0

am working on an audio classification problem. am using the urbansound8k data set that contains 8732 audio.
I know that kfold is equally splitting data into k groups. each group will be used for testing and the rest will be used for training.

so if k=4, each group will contain 2,183 data. however, this result is far away from my own result

batch_size = 1
num_folds =4
no_epochs = 10

kfold = KFold(n_splits=num_folds, shuffle=False)

for train, test in kfold.split(features, labels):

  
  model = Sequential()
  model.add(Dense(1000, activation='relu'))
  model.add(Dense(no_classes, activation='softmax'))
  



  model.compile(loss=loss_function,
                 optimizer=opt,
                 metrics=['accuracy'])

  history = model.fit(features[train], labels[train],
              batch_size=batch_size,
              epochs=no_epochs,
              verbose=verbosity,
              validation_split=validation_split,shuffle=False)


this code has these results with k=4 :
-5239 per fold when using batch size = 1
-1048 per fold, batch size = 5
-524 per fold, batch size = 10

am not understanding whats the relation between these two parameters: batch size and number of data in a fold.

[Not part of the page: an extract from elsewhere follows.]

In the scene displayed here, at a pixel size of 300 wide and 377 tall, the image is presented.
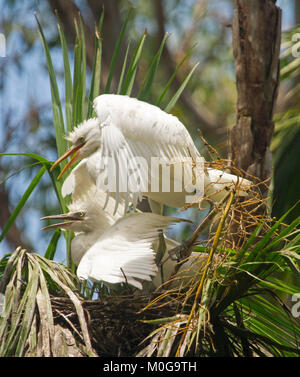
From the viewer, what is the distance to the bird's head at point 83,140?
3547 millimetres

am ready to share my whole code if required.

Faref
  • 53
  • 8
  • Does this answer your question? [What does KFold in python exactly do?](https://stackoverflow.com/questions/36063014/what-does-kfold-in-python-exactly-do) – Chris Jul 14 '20 at 17:44

1 Answers1

0

Well, if you are interested in the relation, they are, ignoring integer rounding, inversely proportional, i.e.

batch_size * number_of_data_in_fold = some_constant
Captain Trojan
  • 2,800
  • 1
  • 11
  • 28